I need to run a simple select statement for a column called AddrZip to show all records that contain '1/2 ' after the first space in the column. In Access 2007 it would be:
**Left([Names],InStr(1,[Names]," ")-1), but can't find out how to do it in SQL 2005. All help will be appreciated.
views:
40answers:
2
A:
Try this -
select * from table where addrZip like '%\ 1/2%' escape '\'
Sachin Shanbhag
2010-10-22 16:49:08
A:
First, look for records with a ' ':
CHARINDEX(' ', [AddrZip]) > 0
Then look for records with a '1/2' occurring after the ' '
CHARINDEX('1/2', [AddrZip], CHARINDEX(' ', [AddrZip])) > 0
SELECT *
FROM ( SELECT *
FROM [Addresses]
WHERE CHARINDEX(' ', [AddrZip]) > 0
) x
WHERE CHARINDEX('1/2', [x].[AddrZip], CHARINDEX(' ', [AddrZip])) > 0
This "simplified" version may work:
SELECT *
FROM [Addresses]
WHERE CHARINDEX(' ', [AddrZip]) > 0
AND CHARINDEX('1/2', [x].[AddrZip], CHARINDEX(' ', [AddrZip])) > 0
If you want to find occurrences of '1/2' that are immediately preceded by a ' ' where the ' ' is the very first space in the string, then use the following code:
SELECT *
FROM [Addresses]
WHERE CHARINDEX(' ', [AddrZip]) > 0
AND CHARINDEX(' ', [AddrZip]) = CHARINDEX(' 1/2', [x].[AddrZip])

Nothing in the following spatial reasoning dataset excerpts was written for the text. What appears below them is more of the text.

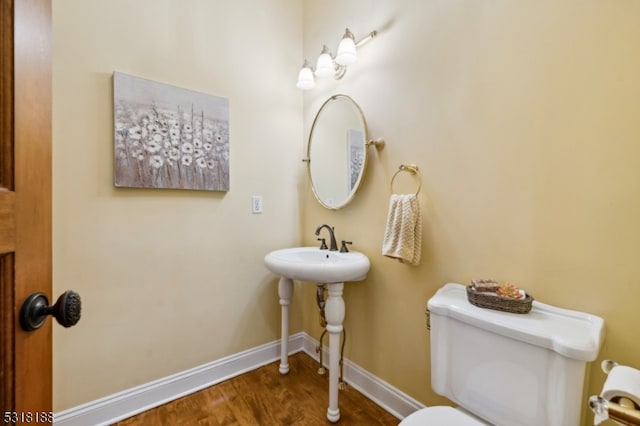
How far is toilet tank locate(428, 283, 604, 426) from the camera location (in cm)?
75

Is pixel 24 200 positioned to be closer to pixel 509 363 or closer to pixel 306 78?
pixel 509 363

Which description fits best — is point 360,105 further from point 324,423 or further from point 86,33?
point 324,423

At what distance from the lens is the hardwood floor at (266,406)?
1447 mm

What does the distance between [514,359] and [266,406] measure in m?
1.27

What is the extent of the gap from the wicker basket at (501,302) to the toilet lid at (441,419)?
345mm

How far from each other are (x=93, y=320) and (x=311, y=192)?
143 cm

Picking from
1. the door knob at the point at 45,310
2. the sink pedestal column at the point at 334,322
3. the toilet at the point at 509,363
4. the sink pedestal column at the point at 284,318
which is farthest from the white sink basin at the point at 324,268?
the door knob at the point at 45,310

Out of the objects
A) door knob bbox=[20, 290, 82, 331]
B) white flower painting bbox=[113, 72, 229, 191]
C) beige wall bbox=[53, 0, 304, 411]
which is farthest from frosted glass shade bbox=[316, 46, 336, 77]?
door knob bbox=[20, 290, 82, 331]

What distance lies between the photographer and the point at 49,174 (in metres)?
0.59

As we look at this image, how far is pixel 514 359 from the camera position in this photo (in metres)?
0.85

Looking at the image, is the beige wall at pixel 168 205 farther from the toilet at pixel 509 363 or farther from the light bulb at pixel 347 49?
the toilet at pixel 509 363

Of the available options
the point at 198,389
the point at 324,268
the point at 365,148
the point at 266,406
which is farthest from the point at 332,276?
the point at 198,389

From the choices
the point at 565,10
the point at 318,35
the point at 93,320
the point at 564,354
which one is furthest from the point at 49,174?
the point at 318,35

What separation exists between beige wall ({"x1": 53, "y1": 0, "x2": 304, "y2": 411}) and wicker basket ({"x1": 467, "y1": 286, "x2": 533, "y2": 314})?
52.8 inches
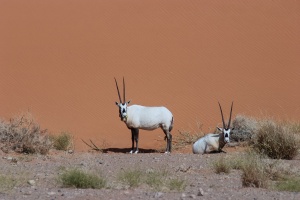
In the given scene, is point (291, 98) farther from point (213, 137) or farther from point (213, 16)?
point (213, 137)

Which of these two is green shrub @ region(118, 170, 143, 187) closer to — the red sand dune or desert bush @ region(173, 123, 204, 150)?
desert bush @ region(173, 123, 204, 150)

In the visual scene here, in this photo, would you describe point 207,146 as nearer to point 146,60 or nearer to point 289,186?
point 289,186

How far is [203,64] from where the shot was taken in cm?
2694

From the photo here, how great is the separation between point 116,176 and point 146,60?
15933mm

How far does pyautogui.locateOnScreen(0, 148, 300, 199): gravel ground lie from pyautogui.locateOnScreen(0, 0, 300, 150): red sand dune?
5.39 meters

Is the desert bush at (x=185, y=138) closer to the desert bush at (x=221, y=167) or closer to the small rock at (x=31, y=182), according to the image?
the desert bush at (x=221, y=167)

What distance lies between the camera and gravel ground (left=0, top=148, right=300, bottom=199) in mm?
9125

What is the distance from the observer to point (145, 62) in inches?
1065

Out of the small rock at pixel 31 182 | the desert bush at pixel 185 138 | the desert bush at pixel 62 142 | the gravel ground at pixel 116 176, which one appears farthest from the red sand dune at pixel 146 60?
the small rock at pixel 31 182

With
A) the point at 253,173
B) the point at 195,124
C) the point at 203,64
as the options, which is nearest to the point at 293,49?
the point at 203,64

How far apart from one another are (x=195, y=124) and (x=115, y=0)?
10.3 metres

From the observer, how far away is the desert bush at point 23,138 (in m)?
15.8

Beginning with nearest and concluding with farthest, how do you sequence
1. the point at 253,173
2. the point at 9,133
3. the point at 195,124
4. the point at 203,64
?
the point at 253,173 → the point at 9,133 → the point at 195,124 → the point at 203,64

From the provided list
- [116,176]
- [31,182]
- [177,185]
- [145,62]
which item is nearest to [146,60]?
[145,62]
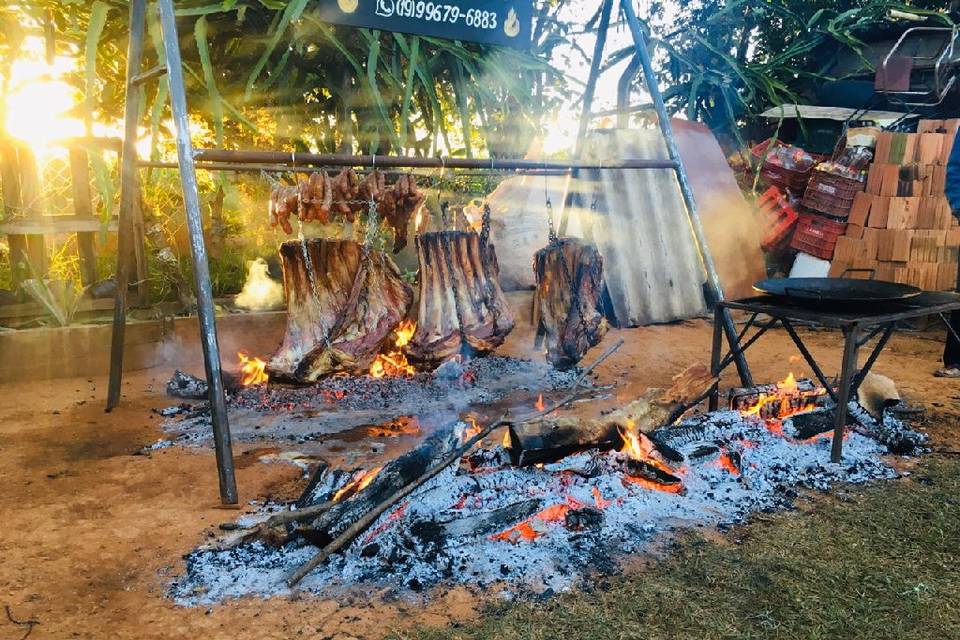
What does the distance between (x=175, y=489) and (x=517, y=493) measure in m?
1.99

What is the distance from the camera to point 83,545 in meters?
3.08

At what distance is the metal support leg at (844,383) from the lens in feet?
11.8

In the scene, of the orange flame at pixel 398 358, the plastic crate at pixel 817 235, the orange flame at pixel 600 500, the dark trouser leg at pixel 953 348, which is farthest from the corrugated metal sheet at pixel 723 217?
the orange flame at pixel 600 500

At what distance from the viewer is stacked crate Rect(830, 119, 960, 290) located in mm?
8180

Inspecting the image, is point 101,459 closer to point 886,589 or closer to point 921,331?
point 886,589

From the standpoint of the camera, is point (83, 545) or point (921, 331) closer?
point (83, 545)

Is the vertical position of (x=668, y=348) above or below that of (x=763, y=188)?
below

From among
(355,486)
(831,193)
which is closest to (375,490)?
(355,486)

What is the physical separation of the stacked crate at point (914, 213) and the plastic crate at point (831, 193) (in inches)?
11.0

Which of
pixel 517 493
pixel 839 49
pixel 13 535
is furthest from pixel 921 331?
pixel 13 535

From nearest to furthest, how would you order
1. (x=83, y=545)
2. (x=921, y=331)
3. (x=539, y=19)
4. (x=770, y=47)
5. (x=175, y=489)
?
1. (x=83, y=545)
2. (x=175, y=489)
3. (x=921, y=331)
4. (x=539, y=19)
5. (x=770, y=47)

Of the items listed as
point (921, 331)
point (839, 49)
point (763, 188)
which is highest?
point (839, 49)

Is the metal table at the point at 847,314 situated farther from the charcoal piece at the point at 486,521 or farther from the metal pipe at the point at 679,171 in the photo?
the charcoal piece at the point at 486,521

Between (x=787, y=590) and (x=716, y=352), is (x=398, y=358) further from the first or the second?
(x=787, y=590)
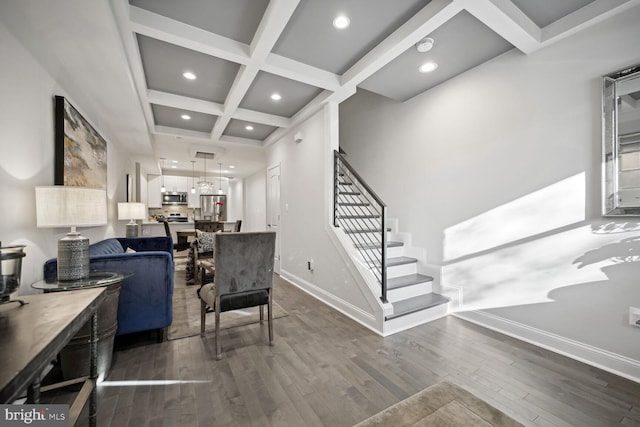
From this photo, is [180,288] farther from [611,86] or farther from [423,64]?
[611,86]

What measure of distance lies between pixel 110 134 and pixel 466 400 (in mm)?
5124

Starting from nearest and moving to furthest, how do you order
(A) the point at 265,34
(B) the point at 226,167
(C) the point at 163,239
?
(A) the point at 265,34 → (C) the point at 163,239 → (B) the point at 226,167

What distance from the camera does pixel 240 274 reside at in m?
2.18

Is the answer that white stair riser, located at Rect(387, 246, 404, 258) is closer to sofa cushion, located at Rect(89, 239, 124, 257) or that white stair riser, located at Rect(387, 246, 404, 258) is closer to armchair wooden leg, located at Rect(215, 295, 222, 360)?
armchair wooden leg, located at Rect(215, 295, 222, 360)

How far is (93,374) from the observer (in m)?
1.33

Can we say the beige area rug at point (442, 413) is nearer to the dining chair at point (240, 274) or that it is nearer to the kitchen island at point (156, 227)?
the dining chair at point (240, 274)


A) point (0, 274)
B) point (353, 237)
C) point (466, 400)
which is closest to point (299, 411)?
point (466, 400)

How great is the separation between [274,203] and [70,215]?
353 cm

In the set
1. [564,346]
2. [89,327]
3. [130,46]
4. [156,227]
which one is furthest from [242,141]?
[564,346]

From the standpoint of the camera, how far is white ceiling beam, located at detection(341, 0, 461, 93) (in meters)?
1.83

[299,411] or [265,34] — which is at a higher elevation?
[265,34]

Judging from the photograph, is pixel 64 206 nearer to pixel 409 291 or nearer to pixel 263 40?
pixel 263 40

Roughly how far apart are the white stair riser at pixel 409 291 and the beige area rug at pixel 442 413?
184cm

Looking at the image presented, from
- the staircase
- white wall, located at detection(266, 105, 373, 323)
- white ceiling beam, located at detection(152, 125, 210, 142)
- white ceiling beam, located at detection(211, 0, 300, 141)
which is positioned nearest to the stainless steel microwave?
white ceiling beam, located at detection(152, 125, 210, 142)
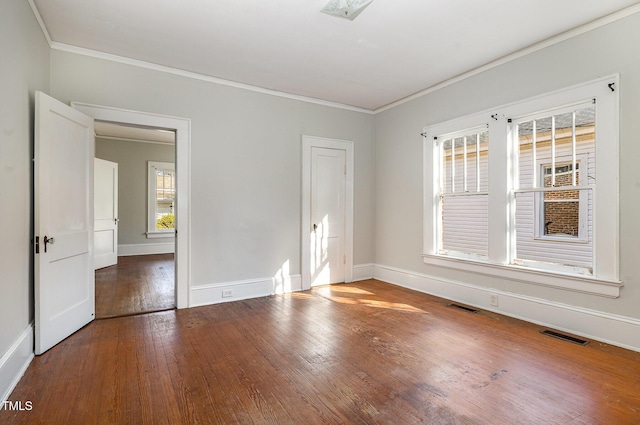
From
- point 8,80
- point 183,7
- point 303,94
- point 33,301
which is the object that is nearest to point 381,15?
point 183,7

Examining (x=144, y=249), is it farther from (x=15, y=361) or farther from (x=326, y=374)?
(x=326, y=374)

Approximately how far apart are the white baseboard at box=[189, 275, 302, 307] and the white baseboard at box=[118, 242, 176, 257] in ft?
17.1

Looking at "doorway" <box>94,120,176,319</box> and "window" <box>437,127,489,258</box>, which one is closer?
"window" <box>437,127,489,258</box>

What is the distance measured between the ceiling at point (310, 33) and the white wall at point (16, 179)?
515 millimetres

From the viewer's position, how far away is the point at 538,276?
3.40 metres

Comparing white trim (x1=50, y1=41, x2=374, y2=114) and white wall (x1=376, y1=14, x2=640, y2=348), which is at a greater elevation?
white trim (x1=50, y1=41, x2=374, y2=114)

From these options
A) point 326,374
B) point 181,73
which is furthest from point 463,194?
point 181,73

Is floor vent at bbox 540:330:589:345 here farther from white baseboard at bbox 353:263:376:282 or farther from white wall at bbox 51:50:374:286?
white wall at bbox 51:50:374:286

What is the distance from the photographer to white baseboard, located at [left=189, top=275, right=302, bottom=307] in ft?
13.5

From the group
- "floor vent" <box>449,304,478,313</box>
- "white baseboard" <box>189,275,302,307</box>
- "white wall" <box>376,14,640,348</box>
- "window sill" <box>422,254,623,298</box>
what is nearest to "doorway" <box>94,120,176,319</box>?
"white baseboard" <box>189,275,302,307</box>

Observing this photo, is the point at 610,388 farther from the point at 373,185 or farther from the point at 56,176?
the point at 56,176

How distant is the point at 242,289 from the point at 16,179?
8.63ft

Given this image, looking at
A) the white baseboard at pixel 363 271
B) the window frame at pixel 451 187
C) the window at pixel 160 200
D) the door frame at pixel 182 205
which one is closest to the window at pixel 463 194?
the window frame at pixel 451 187

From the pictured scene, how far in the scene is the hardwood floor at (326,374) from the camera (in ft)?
6.42
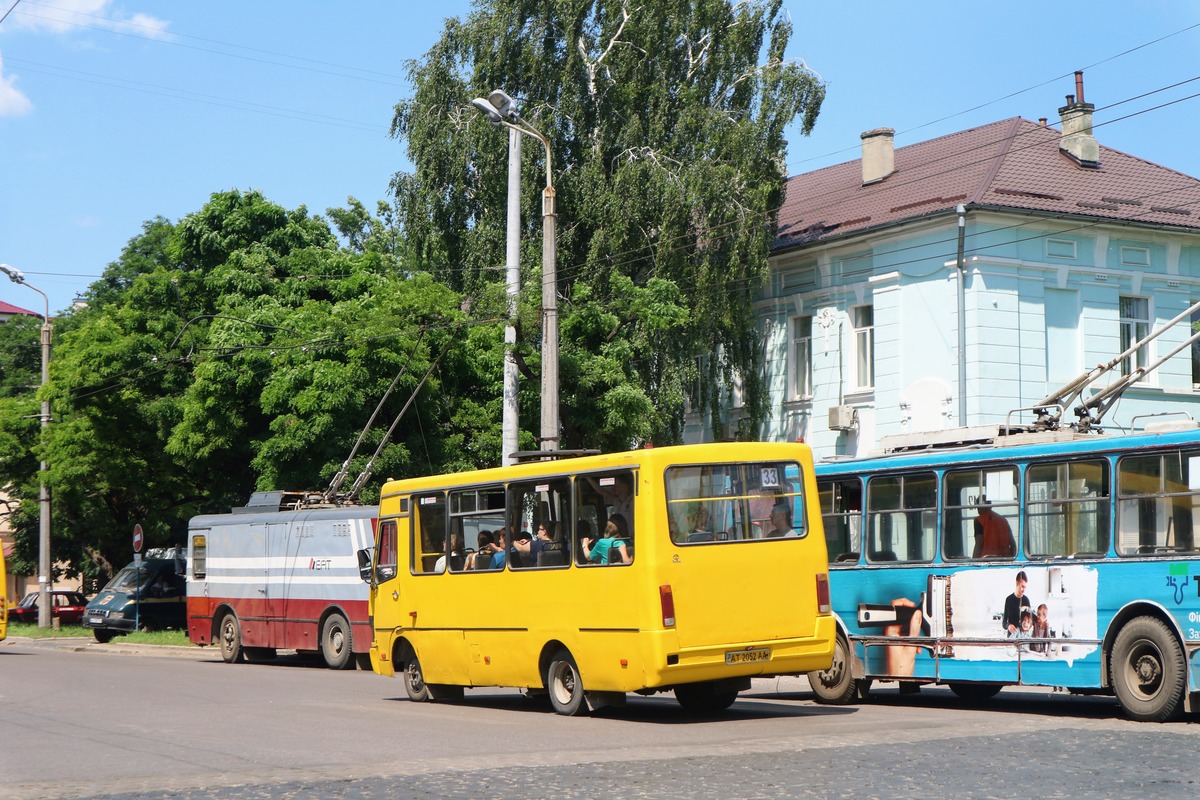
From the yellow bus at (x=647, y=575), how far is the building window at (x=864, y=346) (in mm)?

Avoid LIKE operators if at all possible. They are notoriously slow.
Brad
2010-10-22 16:52:46
@Brad - Just a thought. This matches even strings 'sss 11/2' which is not what OP wants
Sachin Shanbhag
2010-10-22 17:02:16
@Sachin, why not? I see a '1/2' and a ' ' before it? What that not the OP's specifications? The OP did not say that the '1/2' needed to **immediately** follow the ' '.
Brad
2010-10-22 17:03:59
@Brad - Yes, you naybe right. There is no mention of 1/2 following a space immediately. I have assumed the 1/2 follows space thing. Lets see what OP really wants. ;)
Sachin Shanbhag
2010-10-22 17:07:58